§ GOAL 1
Copy out the lines of the listing, starting at the line that contains "Which of (415,135)" and ending at the last line of the listing.

§ EXTRACT PROVIDED
+===+

Which book are you currently reading?

Right now I'm reading the second book in Stephen King's The Dark Tower-cycle. It's the fourth time I'm going through the whole thing. Only this time around, it's eight books in stead of seven :D Haven't read the new one yet :P
My 3rd read through include book 4.5. ;)

I loved this series,bit was skeptical on a book coming oit thats inbetween older books, but.it was done very well and was a good read.
 
Just finished a hilarious little book by John Scalzi, Fuzzy Nation, that deals with ethics and law in regard to the mining of a planet's resources when sentient life is discovered; well, a legally defined view of sentience (and one that lead me to the great sentience/sapience divide).

+===+

§ GOAL 2
List every emoticon that appears in the text about books people are currently reading.

§ ROWS
+===+

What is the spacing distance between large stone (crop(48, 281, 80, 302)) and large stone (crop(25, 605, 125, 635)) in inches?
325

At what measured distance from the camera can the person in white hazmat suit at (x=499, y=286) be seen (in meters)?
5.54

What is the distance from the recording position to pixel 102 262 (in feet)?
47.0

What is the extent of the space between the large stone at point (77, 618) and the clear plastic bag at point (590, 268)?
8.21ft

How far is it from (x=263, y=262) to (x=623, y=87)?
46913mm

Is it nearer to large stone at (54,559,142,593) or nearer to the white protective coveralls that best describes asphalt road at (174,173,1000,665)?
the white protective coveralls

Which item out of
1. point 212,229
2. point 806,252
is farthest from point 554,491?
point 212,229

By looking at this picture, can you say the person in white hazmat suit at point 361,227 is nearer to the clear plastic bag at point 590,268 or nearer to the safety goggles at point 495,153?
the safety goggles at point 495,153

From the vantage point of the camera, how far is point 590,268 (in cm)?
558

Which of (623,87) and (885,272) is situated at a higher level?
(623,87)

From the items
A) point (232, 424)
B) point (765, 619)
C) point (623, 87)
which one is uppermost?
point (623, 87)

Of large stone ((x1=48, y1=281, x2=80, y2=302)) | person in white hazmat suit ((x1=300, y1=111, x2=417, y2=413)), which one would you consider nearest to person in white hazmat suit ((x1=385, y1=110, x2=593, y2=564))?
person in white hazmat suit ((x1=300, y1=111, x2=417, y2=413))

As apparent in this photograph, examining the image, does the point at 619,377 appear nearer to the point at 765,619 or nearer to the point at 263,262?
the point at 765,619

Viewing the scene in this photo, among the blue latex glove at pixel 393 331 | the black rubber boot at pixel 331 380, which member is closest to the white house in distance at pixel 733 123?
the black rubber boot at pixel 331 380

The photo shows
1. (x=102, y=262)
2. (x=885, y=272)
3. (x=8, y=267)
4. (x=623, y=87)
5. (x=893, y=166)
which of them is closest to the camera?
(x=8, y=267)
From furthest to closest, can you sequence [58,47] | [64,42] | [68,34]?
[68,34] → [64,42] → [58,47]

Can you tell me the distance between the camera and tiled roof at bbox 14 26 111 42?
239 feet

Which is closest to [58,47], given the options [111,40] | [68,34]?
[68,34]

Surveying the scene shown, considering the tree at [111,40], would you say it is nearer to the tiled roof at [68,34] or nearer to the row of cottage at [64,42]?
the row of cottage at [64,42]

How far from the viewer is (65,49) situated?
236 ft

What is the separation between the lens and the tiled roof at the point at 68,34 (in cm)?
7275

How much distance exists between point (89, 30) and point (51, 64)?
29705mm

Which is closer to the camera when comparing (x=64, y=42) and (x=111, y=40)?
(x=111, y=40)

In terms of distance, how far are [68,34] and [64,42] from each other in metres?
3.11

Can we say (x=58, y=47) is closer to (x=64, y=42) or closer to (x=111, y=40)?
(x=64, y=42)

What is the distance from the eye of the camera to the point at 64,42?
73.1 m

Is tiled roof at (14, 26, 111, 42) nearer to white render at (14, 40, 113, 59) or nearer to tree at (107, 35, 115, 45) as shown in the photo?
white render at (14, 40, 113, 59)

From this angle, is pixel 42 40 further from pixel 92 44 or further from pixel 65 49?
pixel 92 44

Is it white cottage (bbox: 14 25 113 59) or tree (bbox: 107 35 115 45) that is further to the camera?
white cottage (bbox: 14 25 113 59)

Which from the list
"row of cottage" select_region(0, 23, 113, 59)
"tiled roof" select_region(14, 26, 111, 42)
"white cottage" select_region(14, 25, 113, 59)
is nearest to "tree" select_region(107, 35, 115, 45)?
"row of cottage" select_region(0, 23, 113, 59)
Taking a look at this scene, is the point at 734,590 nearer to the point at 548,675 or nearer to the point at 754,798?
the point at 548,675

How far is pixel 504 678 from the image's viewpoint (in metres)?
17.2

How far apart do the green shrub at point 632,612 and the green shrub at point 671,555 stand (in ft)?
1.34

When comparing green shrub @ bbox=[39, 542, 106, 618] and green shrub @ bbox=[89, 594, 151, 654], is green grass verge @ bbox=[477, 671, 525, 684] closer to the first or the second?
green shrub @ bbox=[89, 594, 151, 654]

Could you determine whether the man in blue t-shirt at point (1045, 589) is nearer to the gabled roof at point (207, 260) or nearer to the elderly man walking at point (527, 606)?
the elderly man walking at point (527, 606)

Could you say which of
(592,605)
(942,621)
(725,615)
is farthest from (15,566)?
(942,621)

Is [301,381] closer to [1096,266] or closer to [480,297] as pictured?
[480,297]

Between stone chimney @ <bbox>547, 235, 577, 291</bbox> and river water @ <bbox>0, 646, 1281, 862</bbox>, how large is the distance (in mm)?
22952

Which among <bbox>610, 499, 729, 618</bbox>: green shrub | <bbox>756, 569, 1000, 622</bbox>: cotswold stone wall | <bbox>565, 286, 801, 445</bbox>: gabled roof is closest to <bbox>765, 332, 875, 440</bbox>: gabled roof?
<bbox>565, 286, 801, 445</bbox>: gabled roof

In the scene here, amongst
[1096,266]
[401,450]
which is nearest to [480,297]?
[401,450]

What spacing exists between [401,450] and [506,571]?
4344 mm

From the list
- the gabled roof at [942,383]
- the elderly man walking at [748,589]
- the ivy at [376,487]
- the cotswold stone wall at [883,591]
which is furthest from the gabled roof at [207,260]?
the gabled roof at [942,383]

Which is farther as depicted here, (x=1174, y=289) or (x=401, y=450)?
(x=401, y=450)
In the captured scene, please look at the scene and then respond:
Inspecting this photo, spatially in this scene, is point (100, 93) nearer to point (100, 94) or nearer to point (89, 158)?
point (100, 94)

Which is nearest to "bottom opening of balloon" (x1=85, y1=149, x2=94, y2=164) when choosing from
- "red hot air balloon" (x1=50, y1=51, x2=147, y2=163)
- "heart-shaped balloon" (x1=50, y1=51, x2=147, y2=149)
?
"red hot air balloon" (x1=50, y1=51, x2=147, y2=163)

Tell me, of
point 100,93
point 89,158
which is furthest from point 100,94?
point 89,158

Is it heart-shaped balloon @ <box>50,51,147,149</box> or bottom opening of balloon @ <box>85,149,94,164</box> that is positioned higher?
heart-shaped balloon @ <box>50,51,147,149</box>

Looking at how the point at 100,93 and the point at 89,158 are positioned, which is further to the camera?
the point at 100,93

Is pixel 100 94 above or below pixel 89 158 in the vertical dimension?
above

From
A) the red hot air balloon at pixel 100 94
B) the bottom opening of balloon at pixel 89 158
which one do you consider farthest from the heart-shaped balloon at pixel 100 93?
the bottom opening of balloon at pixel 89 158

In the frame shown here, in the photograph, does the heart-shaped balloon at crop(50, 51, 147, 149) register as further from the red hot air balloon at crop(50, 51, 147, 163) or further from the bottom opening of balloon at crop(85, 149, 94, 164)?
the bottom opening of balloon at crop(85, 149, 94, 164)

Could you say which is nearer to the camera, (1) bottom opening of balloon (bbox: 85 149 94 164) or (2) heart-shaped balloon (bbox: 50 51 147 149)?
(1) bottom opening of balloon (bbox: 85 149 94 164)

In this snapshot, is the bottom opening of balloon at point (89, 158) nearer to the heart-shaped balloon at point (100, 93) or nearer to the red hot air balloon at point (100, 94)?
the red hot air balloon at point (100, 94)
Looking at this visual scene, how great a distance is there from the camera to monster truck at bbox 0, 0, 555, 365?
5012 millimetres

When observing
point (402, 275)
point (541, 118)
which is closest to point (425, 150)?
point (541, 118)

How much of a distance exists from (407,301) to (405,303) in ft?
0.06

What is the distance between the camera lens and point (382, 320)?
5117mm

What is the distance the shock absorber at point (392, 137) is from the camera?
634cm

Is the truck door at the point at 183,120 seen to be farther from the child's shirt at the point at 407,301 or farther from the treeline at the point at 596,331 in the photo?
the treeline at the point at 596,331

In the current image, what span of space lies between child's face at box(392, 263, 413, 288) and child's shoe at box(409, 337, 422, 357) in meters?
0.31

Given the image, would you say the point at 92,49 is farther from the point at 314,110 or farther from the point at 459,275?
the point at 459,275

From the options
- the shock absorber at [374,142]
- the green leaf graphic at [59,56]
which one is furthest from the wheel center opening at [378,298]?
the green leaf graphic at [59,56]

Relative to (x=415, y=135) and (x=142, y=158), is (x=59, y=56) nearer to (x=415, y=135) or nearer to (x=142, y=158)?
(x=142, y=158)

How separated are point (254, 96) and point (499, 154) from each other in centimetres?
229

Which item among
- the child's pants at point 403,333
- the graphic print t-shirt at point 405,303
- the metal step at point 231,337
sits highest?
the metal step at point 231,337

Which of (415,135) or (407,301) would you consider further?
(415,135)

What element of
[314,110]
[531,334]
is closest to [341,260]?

+===+

§ COMPLETE RESPONSE 1
Which of (415,135) or (407,301) would you consider further?
(415,135)

What element of
[314,110]
[531,334]
is closest to [341,260]?

§ COMPLETE RESPONSE 2
:D
:P
;)